Illegally occupying Western Sahara in defiance of the United Nations, Morocco is understandably furious about South Africa receiving the President of that country with all the bells and whistles of a Statevisit.
President Brahim Ghali is meeting the MPs in Cape Town tonight and tomorrow having been received in Pretoria by President Cyril Ramaphosa who pledged South Africa’s “firm and unwavering support” for the Saharawis right to self determination.
Ramaphosa added his concern at the international silence about Morocco being the last colonial oppressor in Africa and its failure to keep its promise to have a self-determination referendum in Western Sahara..
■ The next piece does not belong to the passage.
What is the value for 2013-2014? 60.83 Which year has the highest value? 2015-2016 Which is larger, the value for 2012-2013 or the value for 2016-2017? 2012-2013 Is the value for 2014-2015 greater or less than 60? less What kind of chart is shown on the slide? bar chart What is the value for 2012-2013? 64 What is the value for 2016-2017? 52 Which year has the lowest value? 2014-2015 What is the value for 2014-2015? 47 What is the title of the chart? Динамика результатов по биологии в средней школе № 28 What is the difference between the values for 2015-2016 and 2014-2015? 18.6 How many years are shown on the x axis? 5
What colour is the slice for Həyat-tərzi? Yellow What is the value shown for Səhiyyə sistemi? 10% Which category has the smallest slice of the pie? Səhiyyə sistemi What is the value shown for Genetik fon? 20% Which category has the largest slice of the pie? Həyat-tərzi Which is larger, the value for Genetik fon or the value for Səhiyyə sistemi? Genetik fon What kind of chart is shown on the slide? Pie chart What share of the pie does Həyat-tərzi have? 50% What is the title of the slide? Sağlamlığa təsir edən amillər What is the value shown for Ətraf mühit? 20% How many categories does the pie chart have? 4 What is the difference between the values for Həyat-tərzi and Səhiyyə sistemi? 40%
When Ghali was received by Morocco’s neighbour Tunisia in August, Morocco withdrew its ambassador and began a trade and sporting boycott against the little country.
Morocco would not dare take such drastic action against a continental power.
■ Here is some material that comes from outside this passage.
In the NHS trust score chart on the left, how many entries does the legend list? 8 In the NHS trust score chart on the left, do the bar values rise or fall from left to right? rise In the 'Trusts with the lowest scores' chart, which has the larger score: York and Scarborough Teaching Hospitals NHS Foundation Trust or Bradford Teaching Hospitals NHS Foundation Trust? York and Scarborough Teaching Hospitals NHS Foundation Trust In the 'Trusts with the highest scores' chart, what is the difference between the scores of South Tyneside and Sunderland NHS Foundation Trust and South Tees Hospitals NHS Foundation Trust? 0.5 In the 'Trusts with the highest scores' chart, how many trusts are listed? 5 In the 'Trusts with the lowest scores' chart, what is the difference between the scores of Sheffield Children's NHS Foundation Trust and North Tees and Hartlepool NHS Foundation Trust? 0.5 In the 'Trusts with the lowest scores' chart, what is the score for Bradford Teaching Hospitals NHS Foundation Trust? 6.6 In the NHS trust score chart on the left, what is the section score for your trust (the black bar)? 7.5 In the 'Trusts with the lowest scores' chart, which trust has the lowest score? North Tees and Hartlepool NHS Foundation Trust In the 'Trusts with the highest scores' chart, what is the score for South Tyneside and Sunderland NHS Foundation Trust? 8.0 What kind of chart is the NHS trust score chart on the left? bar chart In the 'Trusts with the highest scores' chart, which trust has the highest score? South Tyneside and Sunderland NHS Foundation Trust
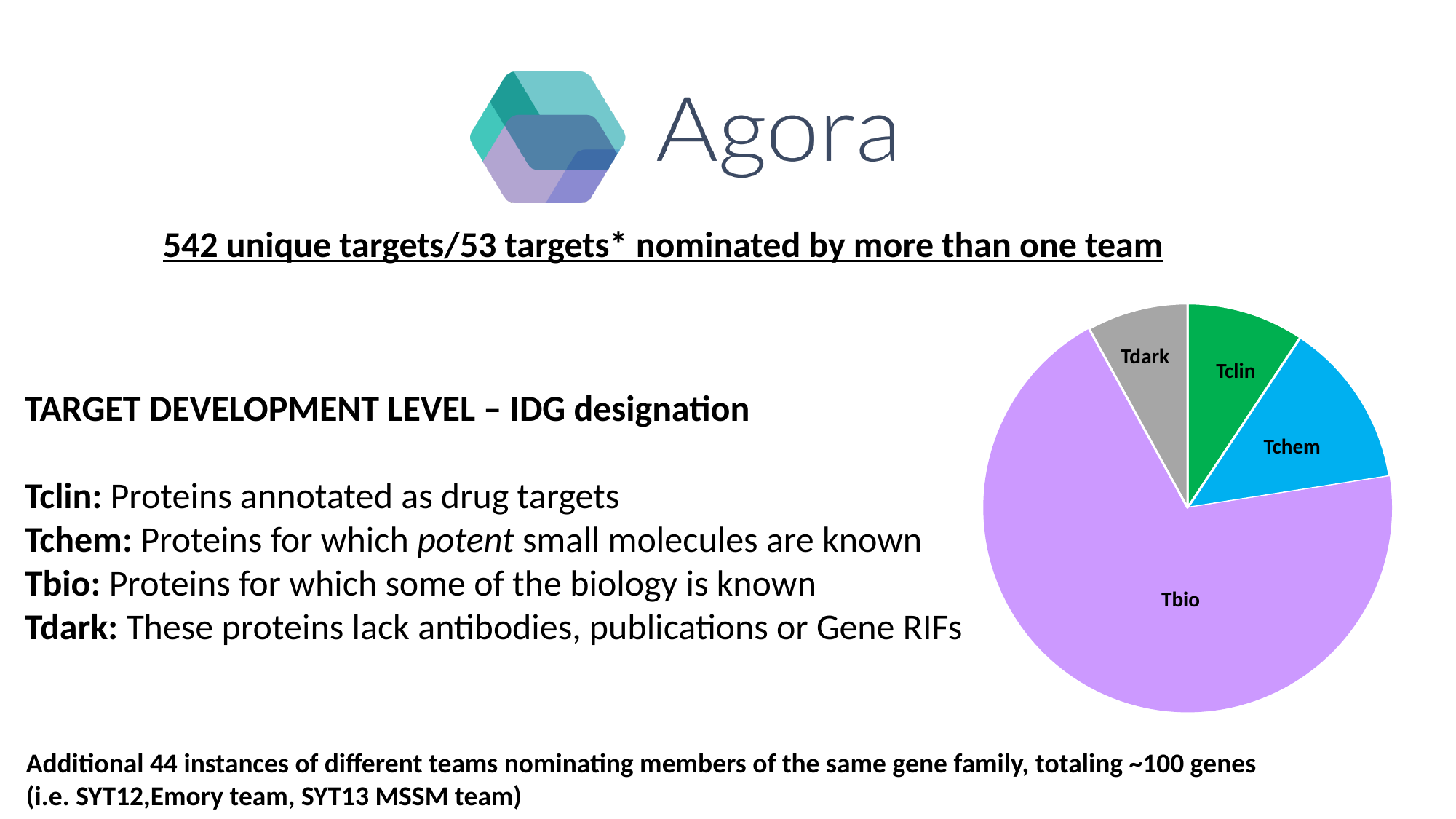
How many slices does the pie chart have? 4 What colour is the Tbio slice in the pie chart? purple Which category in the pie chart is shown in green? Tclin Which slice is larger in the pie chart, Tbio or Tdark? Tbio Which slice is larger in the pie chart, Tchem or Tdark? Tchem Which category has the largest slice in the pie chart? Tbio What kind of chart is shown on the slide? pie chart Which slice is larger in the pie chart, Tbio or Tchem? Tbio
The Moroccan embassy in Pretoria was firmly put in its place when it officially complained about a noisy demonstration outside its embassy in Pretoria on the eve of Ghali’s arrival calling for South Africa to sever diplomatic relations with the occupier.
The terse response from the host government was that the demonstration was peaceful with police in full attendance.
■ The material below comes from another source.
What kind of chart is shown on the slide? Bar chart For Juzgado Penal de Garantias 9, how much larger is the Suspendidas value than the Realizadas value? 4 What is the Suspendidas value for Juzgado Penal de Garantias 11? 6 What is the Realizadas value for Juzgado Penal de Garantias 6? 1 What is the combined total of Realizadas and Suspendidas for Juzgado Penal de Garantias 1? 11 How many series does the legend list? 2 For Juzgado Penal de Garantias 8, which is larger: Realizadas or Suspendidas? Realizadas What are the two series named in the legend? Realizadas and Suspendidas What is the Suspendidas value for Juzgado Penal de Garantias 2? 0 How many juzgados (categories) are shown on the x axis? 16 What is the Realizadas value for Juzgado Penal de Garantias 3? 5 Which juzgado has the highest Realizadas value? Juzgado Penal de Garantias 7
Furthermore the embassy was told that demonstrators were merely exercising the same right Morocco does when it makes public statements in South Africa.
Suitably chastised, the Moroccan government has turned to its state controlled media to make its feeling known.
The Moroccan World News website accuses the South African Government of renewing its hostile position against Morocco’s territorial integrity.
The Saharawi President told South African supporters, mostly from the ruling African National Congress, that Morocco was corruptly using resources stolen from Western Sahara to buy friends in the African Union.
Morocco quit the continental body when it received the Saharawi Arab Democratic Republic as a member in 1984.
It sought without a smidgeon of success to become a member of the European Union.
More than 30 year later it sought membership of the transformed African Union.
The African countries who voted to allow this have been paid with phosphates stolen from Western Sahara.
They are still waiting impatiently for the economic bonanza promised them by Rabat.